今はあの時よりも強くなっているが、それでも持久戦となれば複数の“個性”を使えるAFOの方が圧倒的に有利である。そのために2人は短期決戦で決めるしかないのだ。

 

「全力で行くぞ、火傷の覚悟(・・・・・)は良いな。フレイム・ドラゴンッ!!」

「ハハハ! 普通の人間なら火傷どころか消し炭だね。でも、僕には届かない!」

 

 一匹の巨大な炎の龍が雄叫びを上げ、AFOを締め上げるようにとぐろを巻く。逃げ場所はない。

 にも関わらず、AFOは背中のポッド(・・・・・・)を僅かに一瞥(いちべつ)するだけで、炎など効かぬとばかりに笑っている。

 

「『硬化』、『結晶』、『バリア』発動。加えて『“個性”の範囲を広げる』“個性”を発動する」

 

 まずは己の体を硬化させて肌を守る。次に体から異常な硬度を誇る結晶を作り出し、身に纏う。

 そして『“個性”の範囲を広げる』“個性”で広げたバリアを身に纏い、その身を要塞とする。
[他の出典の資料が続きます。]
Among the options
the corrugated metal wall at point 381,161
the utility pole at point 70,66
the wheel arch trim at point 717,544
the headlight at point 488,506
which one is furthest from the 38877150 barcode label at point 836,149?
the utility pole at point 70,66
 これには全力のエンデヴァーの技も二の足を踏まねばならず、AFOの動きを止めるにとどまる。

 

 しかし、それで十分であった。

 

「足止めありがとございます、エンデヴァーさん」

「フン、とっとと決めてこい」

「この炎の中を生身で来ただと!? 正気か、クロノス!」

 

 太陽もかくやな炎を気にすることなく、真っすぐにAFOに突っ込んでいく切嗣。

 エンデヴァーの役目はAFOの身動きを止めることと、炎で視界を奪い接近に気づかせないこと。

 そして何より、AFOに全力で(・・・)“個性”を使わせることであった。

 

「正気も正気さ! お前相手に無傷で勝てるとは思っていない。だから、肉を切って骨を断つ!」

 

 熱い、肌が焼きただれる。自分が燃える焦げ臭いにおいがする。

 炎が喉を焼き、目から水分を奪っていく。顔には見るも無残な水ぶくれが出来ているだろう。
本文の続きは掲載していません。